In today’s world, it often seems that people find it difficult to maintain peaceful relations with others. Not only do they argue about major issues; they can’t even settle small issues.
In the last year, we have watched as differences between political parties protracted the impeachment proceedings and heavily impacted every law that needed to be voted on. Unfortunately, the discord and divide in the government has trickled down to the everyday man.
We have to remain vigilant to ensure that the Jewish community is not adversely affected by the winds of disagreement and disunity and maintains shalom among itself. One’s customs, family traditions, or community affiliation cannot, and should not, be imposed on another’s expression of avodas Hashem. We may feel that another’s derech is not for us, but we must respect and honor all people, regardless of whether we choose their path or not.
We know that Bais Hillel and Bais Shammai had different opinions about the laws of spiritual purity and defilement, as well as marriage, yet they married into each other’s families and ate from each other’s food.
Once, a controversial issue arose in Kovno and the kehillah adopted a policy that one of the wealthy community members strongly opposed. Feeling aggrieved, the man became estranged from the community and especially its rav, R’ Yitzchak Elchanan Spector. As the years went by, the antagonism only increased, and the wealthy man did not participate in any communal activities.
Once, he was invited to a seudas mitzvah and decided to attend. At the appointed time, he came to the seudah and sat at a table. When the great tzaddik R’ Yitzchak Elchanan arrived, the rich man remained seated, but R’ Yitzchak Elchanan immediately went over to him and gave him shalom. The wealthy man was shocked by the humility of the rav, but he promptly responded in kind.
R’ Yitzchak Elchanan had made a gesture of appeasement which, ultimately, was very worthwhile. Not only did the wealthy man once again become involved in the affairs of Kovno, he began to shoulder some of the community’s responsibilities.
A while later, a delegation came to the rav with upsetting news that accusations had been brought against the Jewish community, and the ruler had decreed that the community should be expelled.
R’ Yitzchak Elchanan immediately requested different askanim to exert their influence on the ruler, but all their efforts failed. They had seemingly run out of solutions when someone recalled that there was a rapport between the wealthy man and the ruler.

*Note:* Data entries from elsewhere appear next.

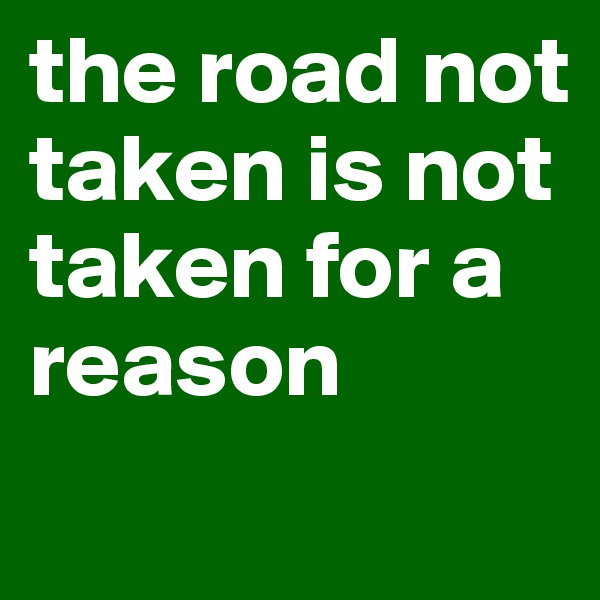the road not taken is not  taken for a reason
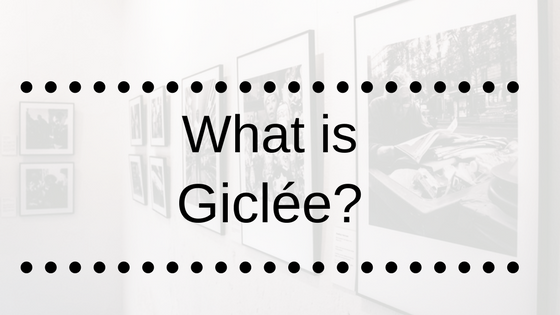 What is Giclée? - The Artists Print Room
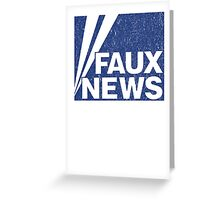 Faux News Greeting Card
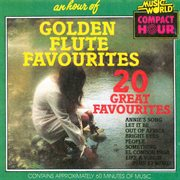 An hour of golden flute favourites cover image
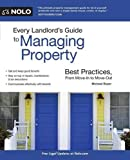 img - for Every Landlord's Guide to Managing Property: Best Practices, From Move-In to Move-Out book / textbook / text book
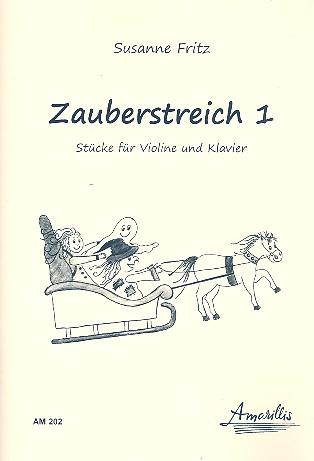 Zauberstreich Band 1: für Violine und Klavier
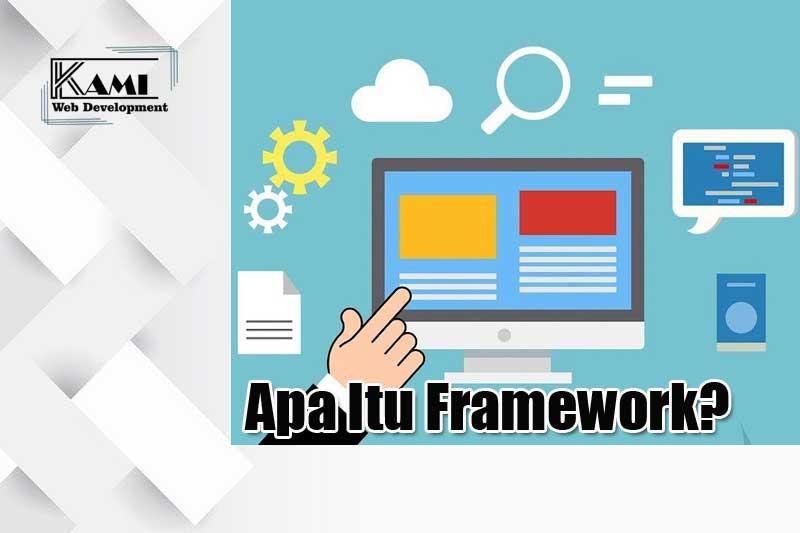 apa itu framework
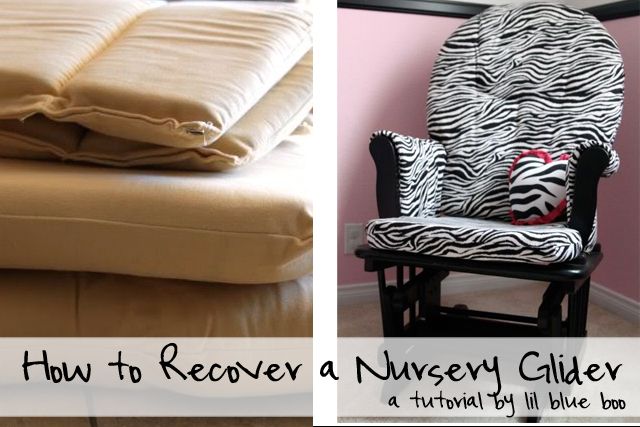 How to recover / reupholster a nursery rocker via lilblueboo.com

R’ Yitzchak Elchanan wasted no time in appealing to him for help. The man agreed to the rav’s request, and the decree was annulled.
When the crisis had passed, R’ Yitzchak remarked to his assistant, R’ Yaakov Lipshitz, “When I humbled myself before this man, many people were upset. They said I should not have foregone my honor. But who was right: I who demeaned myself or those who said I should have been concerned about my honor?
“My honor was not hurt in any way. But if I would not have reached out in conciliation, what would have been the lot of all the families in our entire community?”